= Hryggjarstykki =

Hryggjarstykki (Mid 12th c. Old Norse: /non/; /is/) is a lost kings' saga written in Old Norse in the mid-twelfth century and dealing with near-contemporary events. The author was Eiríkr Oddsson, an Icelander about whom little is known. The work is cited by Snorri Sturluson in Heimskringla, where its reliability is emphasized.

Eirík wrote the book which is called Hryggjarstykki. In that book we are told about Harald Gilli and his two sons; also of Magnús the Blind and of Sigurd Slembe, down to their death. Eirík was a man of good understanding and had at that time been long in Norway. Some of his account he wrote according to what he was told by Hákon Maw, a landed-man under the two sons of Harald. Hákon and his sons took part in all these fights and counsels. Eirík mentions still other men who told him about these events, men who were both of good understanding and reliable. They were close by, so that they heard or saw what was happening. But some things he wrote according to what he himself heard or saw.

Eiríkr's account is also cited in Morkinskinna in a similar manner.

Now the story turns to the sons of King Haraldr, Ingi and Sigurðr, according to the account of the wise and discriminating man Eiríkr Oddsson. The tale is mostly from the report of the district chieftain Hákon magi, who presided and told of these events when they were first written down. He himself and his sons participated in these expeditions and most of the battles.
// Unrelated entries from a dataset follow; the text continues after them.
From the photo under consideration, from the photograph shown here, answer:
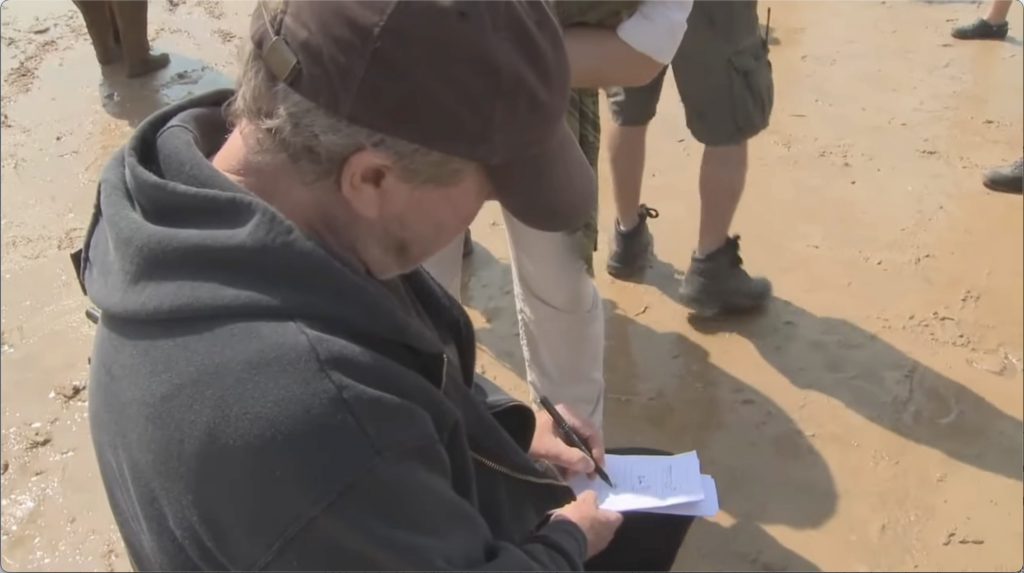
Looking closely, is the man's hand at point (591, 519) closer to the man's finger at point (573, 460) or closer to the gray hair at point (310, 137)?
the man's finger at point (573, 460)

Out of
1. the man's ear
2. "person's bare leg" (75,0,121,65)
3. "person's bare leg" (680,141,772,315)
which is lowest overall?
"person's bare leg" (75,0,121,65)

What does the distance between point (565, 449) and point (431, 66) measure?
0.88 metres

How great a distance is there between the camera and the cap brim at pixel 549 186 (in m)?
1.15

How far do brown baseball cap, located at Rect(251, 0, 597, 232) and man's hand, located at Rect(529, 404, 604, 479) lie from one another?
722 mm

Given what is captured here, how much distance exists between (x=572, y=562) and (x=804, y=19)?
4214mm

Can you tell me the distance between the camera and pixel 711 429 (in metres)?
2.72

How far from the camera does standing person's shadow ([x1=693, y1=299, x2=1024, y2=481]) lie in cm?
263

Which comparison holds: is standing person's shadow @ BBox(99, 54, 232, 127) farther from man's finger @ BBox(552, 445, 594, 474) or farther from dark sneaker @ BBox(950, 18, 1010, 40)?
dark sneaker @ BBox(950, 18, 1010, 40)

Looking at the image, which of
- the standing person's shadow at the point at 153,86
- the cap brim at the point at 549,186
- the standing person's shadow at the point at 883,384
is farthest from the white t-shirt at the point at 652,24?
the standing person's shadow at the point at 153,86

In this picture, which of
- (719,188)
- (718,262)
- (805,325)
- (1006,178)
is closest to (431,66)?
(719,188)

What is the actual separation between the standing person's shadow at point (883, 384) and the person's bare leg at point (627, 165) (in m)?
0.43

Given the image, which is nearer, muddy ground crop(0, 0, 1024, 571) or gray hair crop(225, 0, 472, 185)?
gray hair crop(225, 0, 472, 185)

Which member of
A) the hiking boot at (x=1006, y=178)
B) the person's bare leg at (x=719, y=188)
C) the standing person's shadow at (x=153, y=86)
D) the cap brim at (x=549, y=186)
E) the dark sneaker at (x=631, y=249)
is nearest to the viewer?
the cap brim at (x=549, y=186)

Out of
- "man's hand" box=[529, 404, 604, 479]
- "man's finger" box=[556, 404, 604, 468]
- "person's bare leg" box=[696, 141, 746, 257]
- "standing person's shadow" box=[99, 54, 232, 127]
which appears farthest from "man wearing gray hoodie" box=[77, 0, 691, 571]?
"standing person's shadow" box=[99, 54, 232, 127]
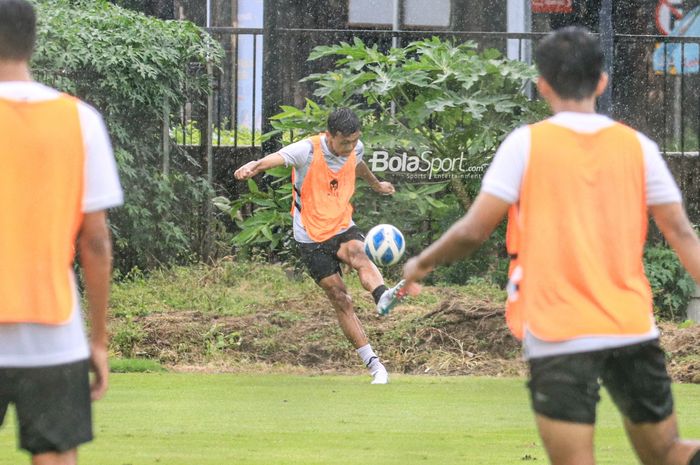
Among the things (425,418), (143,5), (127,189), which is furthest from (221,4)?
(425,418)

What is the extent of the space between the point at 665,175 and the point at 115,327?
348 inches

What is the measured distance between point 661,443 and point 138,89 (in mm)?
11094

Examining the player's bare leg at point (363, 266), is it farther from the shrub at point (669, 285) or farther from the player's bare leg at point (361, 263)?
the shrub at point (669, 285)

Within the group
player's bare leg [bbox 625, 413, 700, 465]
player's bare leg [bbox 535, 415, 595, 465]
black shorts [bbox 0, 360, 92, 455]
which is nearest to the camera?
black shorts [bbox 0, 360, 92, 455]

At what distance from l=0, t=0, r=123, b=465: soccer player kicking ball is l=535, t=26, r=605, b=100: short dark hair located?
4.78ft

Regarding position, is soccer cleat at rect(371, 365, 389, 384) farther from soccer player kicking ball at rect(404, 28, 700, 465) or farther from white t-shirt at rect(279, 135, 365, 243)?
soccer player kicking ball at rect(404, 28, 700, 465)

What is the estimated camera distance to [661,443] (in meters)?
4.35

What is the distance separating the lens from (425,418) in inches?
328

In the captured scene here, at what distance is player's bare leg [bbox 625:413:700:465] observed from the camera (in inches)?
169

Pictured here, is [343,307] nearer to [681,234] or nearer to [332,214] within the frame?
[332,214]

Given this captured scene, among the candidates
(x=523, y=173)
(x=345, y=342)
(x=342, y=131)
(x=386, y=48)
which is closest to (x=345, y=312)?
(x=342, y=131)

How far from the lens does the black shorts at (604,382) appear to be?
411cm

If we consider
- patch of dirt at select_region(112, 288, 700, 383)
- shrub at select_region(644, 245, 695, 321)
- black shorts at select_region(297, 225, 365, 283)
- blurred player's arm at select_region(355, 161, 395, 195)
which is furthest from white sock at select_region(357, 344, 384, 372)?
shrub at select_region(644, 245, 695, 321)

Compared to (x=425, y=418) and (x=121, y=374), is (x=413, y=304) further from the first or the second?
(x=425, y=418)
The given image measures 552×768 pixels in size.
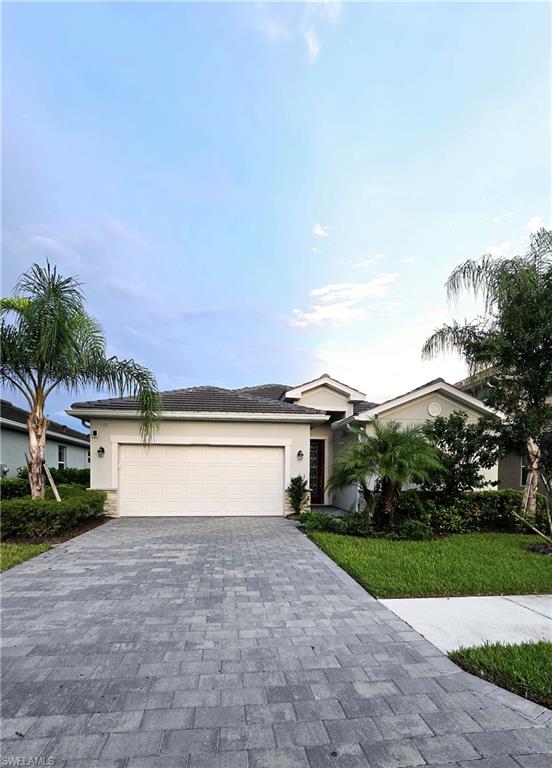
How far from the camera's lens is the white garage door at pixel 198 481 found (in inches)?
462

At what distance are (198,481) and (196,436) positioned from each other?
1.31 m

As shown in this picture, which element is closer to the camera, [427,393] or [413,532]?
[413,532]

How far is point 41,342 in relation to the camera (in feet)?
27.2

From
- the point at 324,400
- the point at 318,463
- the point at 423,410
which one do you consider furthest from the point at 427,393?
the point at 318,463

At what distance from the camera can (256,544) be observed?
8211 millimetres

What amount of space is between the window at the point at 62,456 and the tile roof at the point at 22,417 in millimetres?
737

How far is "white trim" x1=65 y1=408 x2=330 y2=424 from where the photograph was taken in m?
11.4

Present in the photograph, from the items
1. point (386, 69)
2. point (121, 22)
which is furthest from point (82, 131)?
point (386, 69)

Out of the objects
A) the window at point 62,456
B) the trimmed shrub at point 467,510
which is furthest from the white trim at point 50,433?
the trimmed shrub at point 467,510

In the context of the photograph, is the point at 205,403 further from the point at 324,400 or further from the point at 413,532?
the point at 413,532

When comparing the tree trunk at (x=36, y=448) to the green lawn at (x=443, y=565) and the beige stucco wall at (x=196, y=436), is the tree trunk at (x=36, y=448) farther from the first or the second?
the green lawn at (x=443, y=565)

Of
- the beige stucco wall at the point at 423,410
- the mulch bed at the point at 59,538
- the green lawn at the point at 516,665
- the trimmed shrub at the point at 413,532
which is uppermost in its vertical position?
the beige stucco wall at the point at 423,410

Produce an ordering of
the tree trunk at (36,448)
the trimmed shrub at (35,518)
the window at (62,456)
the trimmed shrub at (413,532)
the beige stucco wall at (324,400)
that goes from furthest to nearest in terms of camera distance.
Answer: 1. the window at (62,456)
2. the beige stucco wall at (324,400)
3. the tree trunk at (36,448)
4. the trimmed shrub at (413,532)
5. the trimmed shrub at (35,518)

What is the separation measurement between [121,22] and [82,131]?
10.4ft
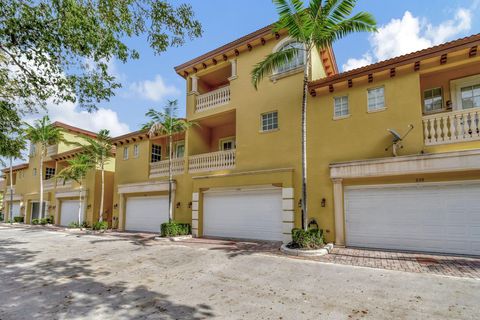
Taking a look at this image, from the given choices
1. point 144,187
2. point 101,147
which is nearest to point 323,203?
point 144,187

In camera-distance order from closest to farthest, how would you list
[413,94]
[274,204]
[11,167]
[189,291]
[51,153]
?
[189,291], [413,94], [274,204], [51,153], [11,167]

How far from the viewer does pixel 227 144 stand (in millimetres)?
17047

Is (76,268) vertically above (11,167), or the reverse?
(11,167)

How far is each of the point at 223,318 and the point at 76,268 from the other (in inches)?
244

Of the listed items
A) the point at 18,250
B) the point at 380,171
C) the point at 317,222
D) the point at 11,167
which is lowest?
the point at 18,250

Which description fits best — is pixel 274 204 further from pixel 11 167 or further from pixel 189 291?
pixel 11 167

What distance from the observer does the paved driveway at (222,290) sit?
5090 mm

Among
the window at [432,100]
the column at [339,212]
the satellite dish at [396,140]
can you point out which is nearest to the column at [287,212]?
the column at [339,212]

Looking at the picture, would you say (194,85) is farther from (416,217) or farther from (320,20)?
(416,217)

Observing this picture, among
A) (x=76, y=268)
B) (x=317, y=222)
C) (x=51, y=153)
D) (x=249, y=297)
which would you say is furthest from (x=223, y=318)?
(x=51, y=153)

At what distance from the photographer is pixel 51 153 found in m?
27.2

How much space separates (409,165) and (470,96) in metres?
4.02

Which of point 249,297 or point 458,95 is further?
point 458,95

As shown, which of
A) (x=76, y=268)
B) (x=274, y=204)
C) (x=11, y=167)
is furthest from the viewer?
(x=11, y=167)
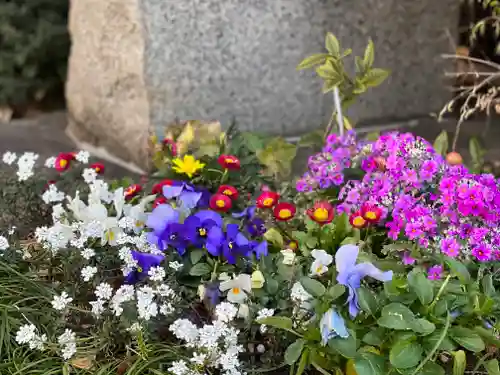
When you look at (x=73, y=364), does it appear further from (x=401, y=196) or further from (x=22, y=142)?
→ (x=22, y=142)

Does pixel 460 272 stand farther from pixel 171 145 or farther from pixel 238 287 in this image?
pixel 171 145

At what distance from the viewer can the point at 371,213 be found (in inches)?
63.1

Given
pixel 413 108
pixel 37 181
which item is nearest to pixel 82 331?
pixel 37 181

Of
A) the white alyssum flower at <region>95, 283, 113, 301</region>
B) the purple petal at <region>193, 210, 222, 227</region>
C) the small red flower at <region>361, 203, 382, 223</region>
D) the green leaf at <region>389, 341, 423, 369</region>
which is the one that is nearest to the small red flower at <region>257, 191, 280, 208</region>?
the purple petal at <region>193, 210, 222, 227</region>

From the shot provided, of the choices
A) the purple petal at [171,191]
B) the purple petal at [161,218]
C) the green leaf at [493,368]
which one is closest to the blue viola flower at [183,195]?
the purple petal at [171,191]

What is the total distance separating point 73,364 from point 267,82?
6.61 feet

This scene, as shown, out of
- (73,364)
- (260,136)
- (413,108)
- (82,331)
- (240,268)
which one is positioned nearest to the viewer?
Answer: (73,364)

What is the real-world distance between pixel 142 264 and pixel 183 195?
0.31 meters

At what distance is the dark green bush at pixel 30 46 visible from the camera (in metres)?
4.21

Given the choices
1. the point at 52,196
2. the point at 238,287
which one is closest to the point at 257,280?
the point at 238,287

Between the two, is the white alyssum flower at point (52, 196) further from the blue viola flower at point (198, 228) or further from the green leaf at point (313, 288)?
the green leaf at point (313, 288)

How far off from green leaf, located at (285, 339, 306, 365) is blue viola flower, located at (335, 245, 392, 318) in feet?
0.37

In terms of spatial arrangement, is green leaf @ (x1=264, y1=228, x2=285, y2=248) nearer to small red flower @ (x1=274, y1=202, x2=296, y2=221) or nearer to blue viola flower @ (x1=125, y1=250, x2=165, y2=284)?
small red flower @ (x1=274, y1=202, x2=296, y2=221)

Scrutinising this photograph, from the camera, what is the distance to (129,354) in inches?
55.8
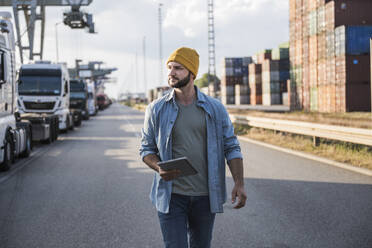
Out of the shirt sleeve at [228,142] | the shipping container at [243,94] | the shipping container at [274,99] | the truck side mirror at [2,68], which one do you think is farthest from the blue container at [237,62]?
the shirt sleeve at [228,142]

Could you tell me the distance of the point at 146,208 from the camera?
7.04m

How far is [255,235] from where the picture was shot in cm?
555

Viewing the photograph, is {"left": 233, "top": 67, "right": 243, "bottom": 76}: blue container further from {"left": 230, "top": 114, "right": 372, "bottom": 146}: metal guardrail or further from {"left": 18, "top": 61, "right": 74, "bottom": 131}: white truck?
{"left": 230, "top": 114, "right": 372, "bottom": 146}: metal guardrail

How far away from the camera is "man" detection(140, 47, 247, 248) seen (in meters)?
3.32

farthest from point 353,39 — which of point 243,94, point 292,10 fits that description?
point 243,94

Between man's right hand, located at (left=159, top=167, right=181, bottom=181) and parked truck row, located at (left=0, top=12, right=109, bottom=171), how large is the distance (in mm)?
8205

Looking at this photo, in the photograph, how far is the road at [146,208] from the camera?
5.44m

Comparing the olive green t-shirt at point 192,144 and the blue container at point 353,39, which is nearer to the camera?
the olive green t-shirt at point 192,144

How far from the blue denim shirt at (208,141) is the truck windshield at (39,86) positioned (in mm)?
18056

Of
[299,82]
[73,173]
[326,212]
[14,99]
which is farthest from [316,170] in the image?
[299,82]

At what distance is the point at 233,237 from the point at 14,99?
839cm

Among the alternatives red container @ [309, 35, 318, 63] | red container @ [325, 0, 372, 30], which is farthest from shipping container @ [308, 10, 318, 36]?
red container @ [325, 0, 372, 30]

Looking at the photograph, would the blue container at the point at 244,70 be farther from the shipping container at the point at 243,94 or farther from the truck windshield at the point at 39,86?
the truck windshield at the point at 39,86

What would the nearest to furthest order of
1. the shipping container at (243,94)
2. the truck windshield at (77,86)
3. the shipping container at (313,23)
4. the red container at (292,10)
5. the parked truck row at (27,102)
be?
1. the parked truck row at (27,102)
2. the shipping container at (313,23)
3. the truck windshield at (77,86)
4. the red container at (292,10)
5. the shipping container at (243,94)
He knew the men who are named here. He who wrote the story also named several truthful men as sources for the account.

The author of Fagrskinna also made use of Hryggjarstykki though he did not explicitly cite it. It has been suggested that Morkinskinna, Heimskringla and Fagrskinna made use of three different versions of Eiríkr's work.

Unlike most of the later kings' sagas Hryggjarstykki may have been an exclusively prose work, though it seems to have made some use of skaldic poetry. Earlier scholars believed the work had covered a substantial part of the 12th century, starting in the 1130s and going up to the 1160s or 1170s but more recent analysis indicates that Hryggjarstykki may only have covered the years 1136-1139. Its time of composition would then be around 1150, possibly making it the earliest saga.